▶ Your goal
Reproduce every line of the listing below word for word, leaving out the pictures.
--- Information supplied ---
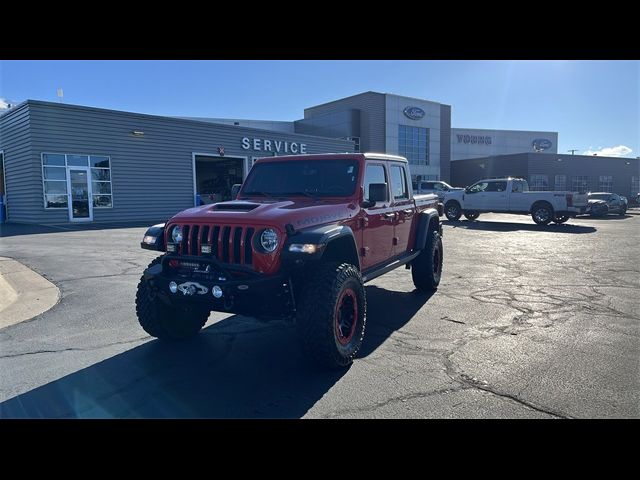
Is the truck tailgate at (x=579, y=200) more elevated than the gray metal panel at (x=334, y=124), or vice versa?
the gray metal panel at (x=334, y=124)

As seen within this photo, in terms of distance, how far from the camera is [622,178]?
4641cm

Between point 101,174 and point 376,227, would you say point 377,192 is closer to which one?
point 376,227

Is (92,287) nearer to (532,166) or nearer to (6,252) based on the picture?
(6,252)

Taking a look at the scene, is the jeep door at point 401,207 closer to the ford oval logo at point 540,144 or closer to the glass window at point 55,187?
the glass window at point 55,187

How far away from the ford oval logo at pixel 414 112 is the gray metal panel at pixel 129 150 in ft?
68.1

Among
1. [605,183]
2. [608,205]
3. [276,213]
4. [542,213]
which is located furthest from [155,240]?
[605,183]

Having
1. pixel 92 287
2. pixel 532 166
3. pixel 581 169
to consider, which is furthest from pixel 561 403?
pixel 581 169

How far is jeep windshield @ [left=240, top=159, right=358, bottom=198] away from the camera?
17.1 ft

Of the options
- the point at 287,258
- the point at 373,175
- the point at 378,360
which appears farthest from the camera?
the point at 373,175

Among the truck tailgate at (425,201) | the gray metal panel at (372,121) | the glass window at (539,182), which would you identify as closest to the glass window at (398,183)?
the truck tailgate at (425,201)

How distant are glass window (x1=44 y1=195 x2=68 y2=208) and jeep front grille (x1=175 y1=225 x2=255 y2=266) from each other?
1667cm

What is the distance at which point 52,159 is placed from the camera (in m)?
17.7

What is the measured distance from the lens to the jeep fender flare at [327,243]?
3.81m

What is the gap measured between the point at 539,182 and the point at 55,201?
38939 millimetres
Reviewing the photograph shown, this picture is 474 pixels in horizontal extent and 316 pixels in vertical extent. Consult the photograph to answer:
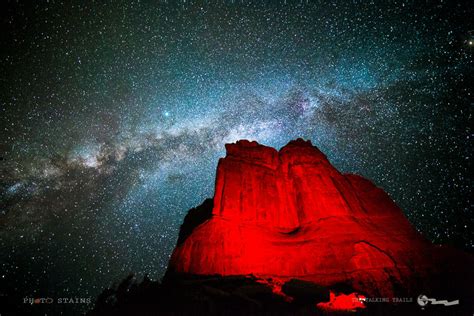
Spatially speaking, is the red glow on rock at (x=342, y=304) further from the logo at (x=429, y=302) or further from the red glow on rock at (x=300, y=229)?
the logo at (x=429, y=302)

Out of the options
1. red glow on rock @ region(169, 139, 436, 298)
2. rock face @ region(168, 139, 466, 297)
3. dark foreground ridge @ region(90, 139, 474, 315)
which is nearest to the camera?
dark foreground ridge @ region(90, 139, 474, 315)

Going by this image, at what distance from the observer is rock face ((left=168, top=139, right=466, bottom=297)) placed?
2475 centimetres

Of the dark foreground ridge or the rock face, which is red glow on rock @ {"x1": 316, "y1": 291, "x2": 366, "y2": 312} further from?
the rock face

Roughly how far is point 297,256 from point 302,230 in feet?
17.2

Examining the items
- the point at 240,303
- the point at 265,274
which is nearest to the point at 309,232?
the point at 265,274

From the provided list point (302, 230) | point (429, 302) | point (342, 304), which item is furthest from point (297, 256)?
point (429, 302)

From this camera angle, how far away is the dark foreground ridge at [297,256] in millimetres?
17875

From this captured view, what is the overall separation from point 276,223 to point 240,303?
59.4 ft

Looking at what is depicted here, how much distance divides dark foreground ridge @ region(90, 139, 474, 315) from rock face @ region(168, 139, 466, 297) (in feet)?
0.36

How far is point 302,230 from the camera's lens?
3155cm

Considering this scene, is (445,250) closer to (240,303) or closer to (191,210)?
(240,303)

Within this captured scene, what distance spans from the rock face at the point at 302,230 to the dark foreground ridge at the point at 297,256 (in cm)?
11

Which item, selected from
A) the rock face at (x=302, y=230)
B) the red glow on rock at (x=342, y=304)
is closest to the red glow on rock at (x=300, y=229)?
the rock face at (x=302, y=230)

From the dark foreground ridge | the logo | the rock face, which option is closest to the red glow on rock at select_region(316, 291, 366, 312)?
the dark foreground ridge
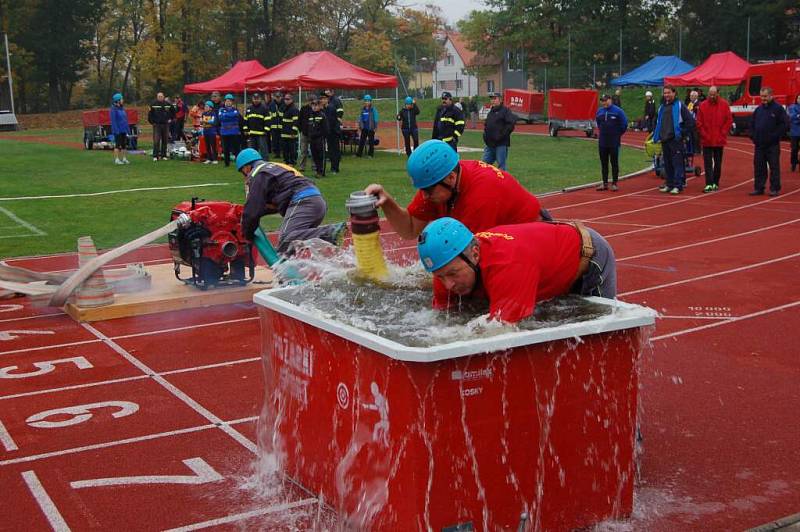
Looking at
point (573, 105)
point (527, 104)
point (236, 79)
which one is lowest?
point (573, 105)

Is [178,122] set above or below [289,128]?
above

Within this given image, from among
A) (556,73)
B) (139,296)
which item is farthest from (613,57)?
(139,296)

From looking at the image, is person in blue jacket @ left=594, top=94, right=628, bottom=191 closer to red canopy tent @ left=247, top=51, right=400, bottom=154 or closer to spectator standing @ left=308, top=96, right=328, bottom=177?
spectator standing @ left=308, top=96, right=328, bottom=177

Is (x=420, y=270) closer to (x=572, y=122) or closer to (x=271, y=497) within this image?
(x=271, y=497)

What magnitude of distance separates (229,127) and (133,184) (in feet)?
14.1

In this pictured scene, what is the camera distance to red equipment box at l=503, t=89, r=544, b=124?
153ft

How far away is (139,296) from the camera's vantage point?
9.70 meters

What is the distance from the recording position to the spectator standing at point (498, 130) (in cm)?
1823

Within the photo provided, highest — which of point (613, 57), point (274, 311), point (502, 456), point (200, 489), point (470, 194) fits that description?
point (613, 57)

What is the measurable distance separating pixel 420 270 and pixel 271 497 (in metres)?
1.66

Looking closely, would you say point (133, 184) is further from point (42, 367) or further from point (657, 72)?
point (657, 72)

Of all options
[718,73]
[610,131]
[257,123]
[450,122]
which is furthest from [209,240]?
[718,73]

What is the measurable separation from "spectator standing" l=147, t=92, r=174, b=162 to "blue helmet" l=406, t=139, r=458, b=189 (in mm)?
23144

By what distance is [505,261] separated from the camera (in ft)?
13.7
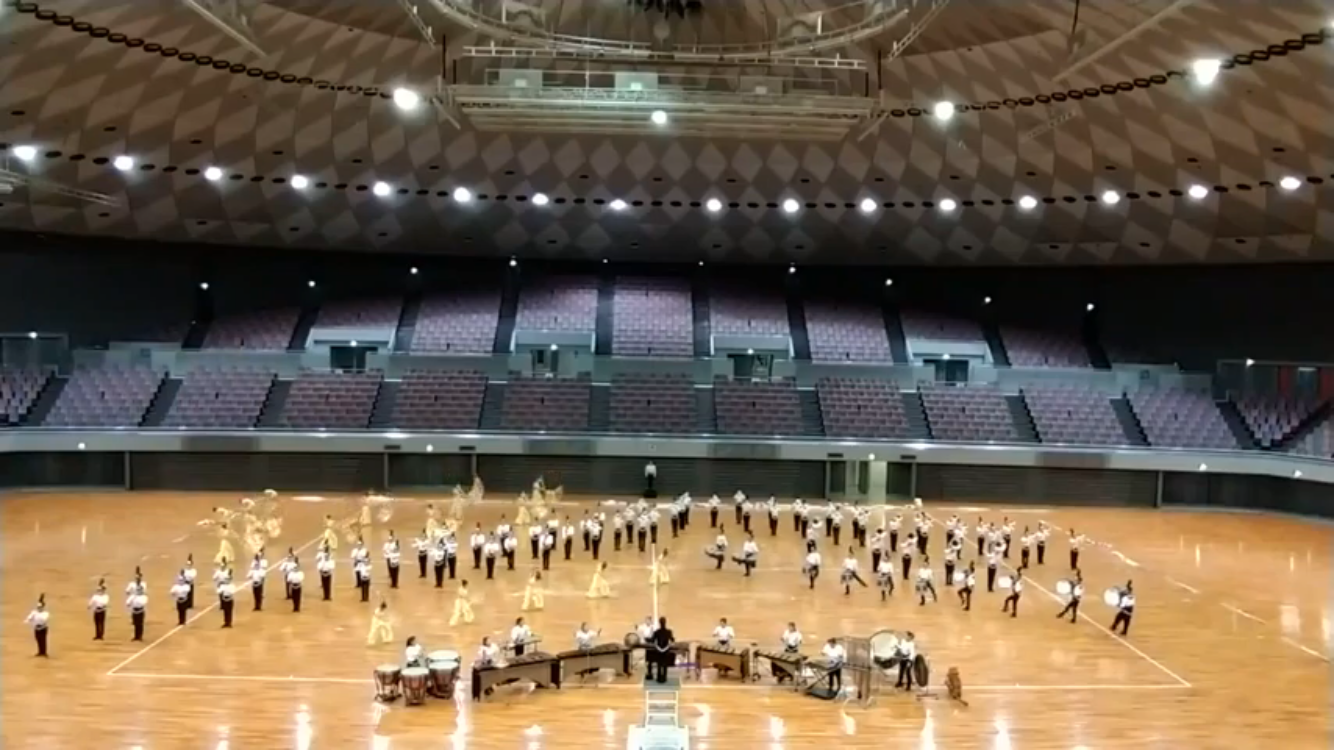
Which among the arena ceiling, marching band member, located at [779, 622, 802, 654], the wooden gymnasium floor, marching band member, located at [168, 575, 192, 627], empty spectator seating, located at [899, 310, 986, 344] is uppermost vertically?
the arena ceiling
---
▶ Written answer
Is the truck tailgate at (x=579, y=200) more elevated than the gray metal panel at (x=334, y=124), or vice versa?
the gray metal panel at (x=334, y=124)

As seen within this photo, in terms of distance, how far from the camera is [622,178]?
4641cm

Between point 101,174 and point 376,227, would you say point 377,192 is closer to which one?
point 376,227

Is (92,287) nearer to (532,166) or nearer to (6,252) based on the picture?
(6,252)

Taking a look at the scene, is the jeep door at point 401,207 closer to the ford oval logo at point 540,144 or closer to the glass window at point 55,187?
the glass window at point 55,187

How far away from the ford oval logo at pixel 414 112 is the gray metal panel at pixel 129 150 in ft?
68.1

Among
1. [605,183]
2. [608,205]
3. [276,213]
4. [542,213]
which is located furthest from [155,240]?
[605,183]

Having
1. pixel 92 287
2. pixel 532 166
3. pixel 581 169
to consider, which is furthest from pixel 561 403?
pixel 581 169

How far is jeep windshield @ [left=240, top=159, right=358, bottom=198] away from the camera?
17.1 ft

Of the options
- the point at 287,258
- the point at 373,175
- the point at 378,360
which appears farthest from the camera?
the point at 373,175

Among the truck tailgate at (425,201) | the gray metal panel at (372,121) | the glass window at (539,182), which would you identify as closest to the glass window at (398,183)?
the truck tailgate at (425,201)

How distant are glass window (x1=44 y1=195 x2=68 y2=208) and jeep front grille (x1=175 y1=225 x2=255 y2=266) from each other?
1667cm

What is the distance at which point 52,159 is placed from the camera (in m)?
17.7

What is the measured distance from the lens to the jeep fender flare at [327,243]?
3.81m

What is the gap measured between the point at 539,182 and the point at 55,201?
38939 millimetres
Reviewing the photograph shown, this picture is 474 pixels in horizontal extent and 316 pixels in vertical extent. Consult the photograph to answer:
Spatially speaking, is the red glow on rock at (x=342, y=304) further from the logo at (x=429, y=302) or further from the red glow on rock at (x=300, y=229)?
the logo at (x=429, y=302)

Out of the options
1. red glow on rock @ region(169, 139, 436, 298)
2. rock face @ region(168, 139, 466, 297)
3. dark foreground ridge @ region(90, 139, 474, 315)
which is nearest to the camera?
dark foreground ridge @ region(90, 139, 474, 315)

Going by this image, at what distance from the observer is rock face ((left=168, top=139, right=466, bottom=297)) placed?
2475 centimetres

Of the dark foreground ridge or the rock face, which is red glow on rock @ {"x1": 316, "y1": 291, "x2": 366, "y2": 312} further from?
the rock face

Roughly how far is point 297,256 from point 302,230 in feet?
17.2

Examining the items
- the point at 240,303
- the point at 265,274
which is nearest to the point at 309,232?
the point at 265,274

From the provided list point (302, 230) | point (429, 302) | point (342, 304), which item is furthest from point (297, 256)?
point (429, 302)

From this camera angle, how far away is the dark foreground ridge at [297,256] in millimetres?
17875

From this captured view, what is the overall separation from point 276,223 to point 240,303?
59.4 ft

Looking at what is depicted here, how much distance divides dark foreground ridge @ region(90, 139, 474, 315) from rock face @ region(168, 139, 466, 297) (in feet)?
0.36

How far is point 302,230 from the camera's lens?
3155cm

Considering this scene, is (445,250) closer to (240,303) or closer to (191,210)?
(240,303)

Within this captured scene, what distance spans from the rock face at the point at 302,230 to the dark foreground ridge at the point at 297,256 (in cm)?
11

Which item, selected from
A) the rock face at (x=302, y=230)
B) the red glow on rock at (x=342, y=304)
is closest to the red glow on rock at (x=300, y=229)?
the rock face at (x=302, y=230)

From the dark foreground ridge | the logo | the rock face, which option is closest to the red glow on rock at select_region(316, 291, 366, 312)?
the dark foreground ridge
Looking at
point (573, 105)
point (527, 104)
point (236, 79)
which one is lowest?
point (573, 105)

Is [178,122] set above or below [289,128]?
above

Within this given image, from among
A) (556,73)
B) (139,296)
which item is farthest from (613,57)?
(139,296)

From looking at the image, is person in blue jacket @ left=594, top=94, right=628, bottom=191 closer to red canopy tent @ left=247, top=51, right=400, bottom=154 or closer to spectator standing @ left=308, top=96, right=328, bottom=177?
spectator standing @ left=308, top=96, right=328, bottom=177

Is (x=420, y=270) closer to (x=572, y=122) or closer to (x=271, y=497) within this image?
(x=271, y=497)

What magnitude of distance separates (229,127) and (133,184) (in feet)?
14.1

In this pictured scene, what is the camera distance to red equipment box at l=503, t=89, r=544, b=124?
153ft

How far away is (139,296) from the camera's vantage point?
9.70 meters

What is the distance from the recording position to the spectator standing at point (498, 130) (in cm)?
1823

Within the photo provided, highest — which of point (613, 57), point (274, 311), point (502, 456), point (200, 489), point (470, 194) fits that description?
point (613, 57)

What is the measurable distance separating pixel 420 270 and pixel 271 497 (in metres)?
1.66

Looking closely, would you say point (133, 184) is further from point (42, 367) or further from point (657, 72)?
point (657, 72)

Of all options
[718,73]
[610,131]
[257,123]
[450,122]
which is furthest from [209,240]?
[718,73]

What is the measurable separation from "spectator standing" l=147, t=92, r=174, b=162 to "blue helmet" l=406, t=139, r=458, b=189 (in mm)?
23144

By what distance is [505,261] separated from the camera (in ft)?
13.7
Which among the arena ceiling, marching band member, located at [779, 622, 802, 654], the wooden gymnasium floor, marching band member, located at [168, 575, 192, 627], empty spectator seating, located at [899, 310, 986, 344] is uppermost vertically?
the arena ceiling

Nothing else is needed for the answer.